On Friday, UBS analysts, led by Joshua Chan, revised their price target for Bright Horizons (NYSE:BFAM) shares to $130.00, down from the previous $148.00, while maintaining a Neutral rating. Currently trading at $116.81, the company carries a notable P/E ratio of 58.4x, according to InvestingPro data. The adjustment comes as the firm anticipates the company to report an in-line quarter with a more normalized and moderate growth rate in its Full Service segment.
Bright Horizons is expected to potentially guide its earnings per share (EPS) for 2025 above the Street's midpoint predictions, due to margin expansion from a favorable tuition-wage gap, growth in Backup Care services, and profitability initiatives in the UK. The company has demonstrated solid performance with 12.7% revenue growth in the last twelve months, and InvestingPro analysis indicates a "GOOD" overall financial health score. However, UBS analysts also foresee that the company's revenue growth guidance for 2025 might be slightly below the midpoint of market expectations. This is attributed to the normalization of Full Service growth and foreign exchange (FX) challenges as significant factors.
The UBS team suggests that while the upcoming quarterly results could be in-line or slightly positive, the overall growth expectations for Bright Horizons might be adjusted downward. The analysts note that despite the stock's reduced valuation, it currently lacks a clear catalyst that would drive its performance forward.
Chan commented on the company's outlook, stating, "We expect an in-line quarter for BFAM, with a more normalized/moderate growth rate in Full Service continuing (but now in expectations). For 2025 guidance, we expect the company to possibly guide EPS above the Street at midpoint, driven by margin expansion due to a favorable tuition-wage gap, Backup Care growth, and UK profitability initiatives."
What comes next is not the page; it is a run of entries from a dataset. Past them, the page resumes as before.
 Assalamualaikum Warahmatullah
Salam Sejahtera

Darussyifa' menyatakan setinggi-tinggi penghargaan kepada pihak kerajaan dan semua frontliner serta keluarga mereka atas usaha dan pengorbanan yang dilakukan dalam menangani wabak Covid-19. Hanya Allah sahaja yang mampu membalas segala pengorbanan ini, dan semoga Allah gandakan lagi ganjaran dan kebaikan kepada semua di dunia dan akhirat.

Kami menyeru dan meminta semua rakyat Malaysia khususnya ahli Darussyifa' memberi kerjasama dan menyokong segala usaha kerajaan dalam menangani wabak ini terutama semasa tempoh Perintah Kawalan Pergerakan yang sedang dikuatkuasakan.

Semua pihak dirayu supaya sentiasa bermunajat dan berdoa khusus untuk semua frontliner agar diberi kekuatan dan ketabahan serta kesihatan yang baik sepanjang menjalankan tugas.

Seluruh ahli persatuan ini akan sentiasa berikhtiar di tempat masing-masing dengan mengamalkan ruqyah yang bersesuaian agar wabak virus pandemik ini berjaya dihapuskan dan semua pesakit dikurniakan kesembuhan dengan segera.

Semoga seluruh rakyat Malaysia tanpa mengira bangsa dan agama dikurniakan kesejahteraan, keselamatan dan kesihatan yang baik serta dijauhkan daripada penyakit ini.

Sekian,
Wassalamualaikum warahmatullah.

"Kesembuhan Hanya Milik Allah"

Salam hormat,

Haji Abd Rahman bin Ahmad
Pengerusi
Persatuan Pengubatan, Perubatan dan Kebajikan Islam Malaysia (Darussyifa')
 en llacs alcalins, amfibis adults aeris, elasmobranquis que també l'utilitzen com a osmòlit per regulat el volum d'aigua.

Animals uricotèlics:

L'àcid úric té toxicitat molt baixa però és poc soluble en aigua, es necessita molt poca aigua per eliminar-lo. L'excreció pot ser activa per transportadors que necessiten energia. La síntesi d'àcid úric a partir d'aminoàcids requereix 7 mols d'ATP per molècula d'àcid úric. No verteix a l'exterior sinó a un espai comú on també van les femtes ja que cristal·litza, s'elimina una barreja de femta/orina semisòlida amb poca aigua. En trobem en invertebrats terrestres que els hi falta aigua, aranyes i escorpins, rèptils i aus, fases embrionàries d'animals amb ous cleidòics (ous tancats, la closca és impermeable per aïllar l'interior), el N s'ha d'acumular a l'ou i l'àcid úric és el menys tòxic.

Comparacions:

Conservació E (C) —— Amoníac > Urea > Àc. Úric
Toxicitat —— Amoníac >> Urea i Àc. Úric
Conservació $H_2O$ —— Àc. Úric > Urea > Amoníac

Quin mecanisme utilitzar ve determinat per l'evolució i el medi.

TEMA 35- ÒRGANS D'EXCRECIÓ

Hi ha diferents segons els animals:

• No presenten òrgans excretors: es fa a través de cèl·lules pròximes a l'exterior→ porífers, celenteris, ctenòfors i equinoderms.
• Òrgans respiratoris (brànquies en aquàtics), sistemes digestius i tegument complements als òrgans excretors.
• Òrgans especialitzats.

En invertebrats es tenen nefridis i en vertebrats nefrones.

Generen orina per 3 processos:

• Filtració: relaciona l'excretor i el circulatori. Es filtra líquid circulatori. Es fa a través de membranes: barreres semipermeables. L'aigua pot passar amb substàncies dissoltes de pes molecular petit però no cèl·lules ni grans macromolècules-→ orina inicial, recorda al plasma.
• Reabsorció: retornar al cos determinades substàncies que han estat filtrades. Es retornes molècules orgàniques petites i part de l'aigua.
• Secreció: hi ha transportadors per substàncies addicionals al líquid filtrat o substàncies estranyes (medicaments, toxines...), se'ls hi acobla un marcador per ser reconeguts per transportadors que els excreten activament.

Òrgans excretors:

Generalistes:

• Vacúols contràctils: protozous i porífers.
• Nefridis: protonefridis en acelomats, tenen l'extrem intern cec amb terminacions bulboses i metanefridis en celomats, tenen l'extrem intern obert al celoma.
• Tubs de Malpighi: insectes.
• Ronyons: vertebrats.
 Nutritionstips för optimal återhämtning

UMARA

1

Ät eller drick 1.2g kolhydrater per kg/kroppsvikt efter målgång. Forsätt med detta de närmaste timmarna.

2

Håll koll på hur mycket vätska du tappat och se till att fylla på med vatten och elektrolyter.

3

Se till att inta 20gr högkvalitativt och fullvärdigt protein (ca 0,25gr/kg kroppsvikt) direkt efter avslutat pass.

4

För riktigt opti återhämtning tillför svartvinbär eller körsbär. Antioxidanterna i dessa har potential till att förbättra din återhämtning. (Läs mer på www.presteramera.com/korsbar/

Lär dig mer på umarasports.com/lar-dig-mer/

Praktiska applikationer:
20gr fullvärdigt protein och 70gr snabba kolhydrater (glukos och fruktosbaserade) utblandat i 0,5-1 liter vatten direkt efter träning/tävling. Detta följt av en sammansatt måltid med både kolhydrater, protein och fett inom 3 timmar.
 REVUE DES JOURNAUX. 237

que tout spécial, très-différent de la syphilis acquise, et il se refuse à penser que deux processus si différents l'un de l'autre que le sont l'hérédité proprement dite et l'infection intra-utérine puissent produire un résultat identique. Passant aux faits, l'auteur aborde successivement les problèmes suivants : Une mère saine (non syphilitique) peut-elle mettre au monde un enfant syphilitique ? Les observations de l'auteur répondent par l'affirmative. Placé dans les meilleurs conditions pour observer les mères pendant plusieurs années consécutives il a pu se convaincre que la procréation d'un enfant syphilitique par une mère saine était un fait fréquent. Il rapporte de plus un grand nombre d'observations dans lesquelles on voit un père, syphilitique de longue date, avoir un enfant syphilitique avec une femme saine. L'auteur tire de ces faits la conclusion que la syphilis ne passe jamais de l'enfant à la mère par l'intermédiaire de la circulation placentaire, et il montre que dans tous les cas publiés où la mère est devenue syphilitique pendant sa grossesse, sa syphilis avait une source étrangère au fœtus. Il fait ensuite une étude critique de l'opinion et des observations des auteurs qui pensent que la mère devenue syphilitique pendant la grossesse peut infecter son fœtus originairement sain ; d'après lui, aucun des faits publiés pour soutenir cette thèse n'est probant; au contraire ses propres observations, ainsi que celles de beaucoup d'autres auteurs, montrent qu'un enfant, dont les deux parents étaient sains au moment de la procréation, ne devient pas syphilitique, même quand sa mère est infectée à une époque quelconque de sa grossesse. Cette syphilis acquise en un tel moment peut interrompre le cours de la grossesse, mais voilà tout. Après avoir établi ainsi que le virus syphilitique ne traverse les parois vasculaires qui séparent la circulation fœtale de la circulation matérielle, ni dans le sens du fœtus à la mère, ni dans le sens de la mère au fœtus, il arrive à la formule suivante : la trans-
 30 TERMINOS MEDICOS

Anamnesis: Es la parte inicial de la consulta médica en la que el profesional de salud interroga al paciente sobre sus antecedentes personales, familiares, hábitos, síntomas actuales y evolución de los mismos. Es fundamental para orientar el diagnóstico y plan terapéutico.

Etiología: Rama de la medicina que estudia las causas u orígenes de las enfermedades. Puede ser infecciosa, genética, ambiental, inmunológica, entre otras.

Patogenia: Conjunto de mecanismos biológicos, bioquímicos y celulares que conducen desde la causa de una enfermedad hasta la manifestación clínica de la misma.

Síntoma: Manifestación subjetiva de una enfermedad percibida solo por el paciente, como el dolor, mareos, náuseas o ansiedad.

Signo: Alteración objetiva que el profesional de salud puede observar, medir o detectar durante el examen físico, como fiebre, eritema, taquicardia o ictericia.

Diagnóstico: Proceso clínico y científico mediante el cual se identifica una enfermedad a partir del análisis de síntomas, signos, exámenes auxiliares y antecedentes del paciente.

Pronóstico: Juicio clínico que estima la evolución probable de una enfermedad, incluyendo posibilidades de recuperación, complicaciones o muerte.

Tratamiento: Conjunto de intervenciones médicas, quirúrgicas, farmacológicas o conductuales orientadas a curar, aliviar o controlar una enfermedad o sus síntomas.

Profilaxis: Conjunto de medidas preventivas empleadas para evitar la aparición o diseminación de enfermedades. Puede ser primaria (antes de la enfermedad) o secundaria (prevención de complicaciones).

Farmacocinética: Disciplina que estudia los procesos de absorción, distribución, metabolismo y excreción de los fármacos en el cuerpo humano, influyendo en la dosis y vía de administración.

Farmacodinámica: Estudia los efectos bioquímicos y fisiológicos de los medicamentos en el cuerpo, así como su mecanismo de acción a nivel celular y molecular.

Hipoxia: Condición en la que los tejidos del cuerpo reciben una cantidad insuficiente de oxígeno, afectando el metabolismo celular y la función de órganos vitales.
He further noted potential challenges, "Tempering, we think 2025 revenue growth guidance could come in slightly below the Street at midpoint, with normalizing Full Service growth and FX being key headwinds. Net, the quarter could be an in-line to slightly positive event, though with growth expectations potentially nudging lower, the stock even at reduced valuation is missing a catalyst in our view."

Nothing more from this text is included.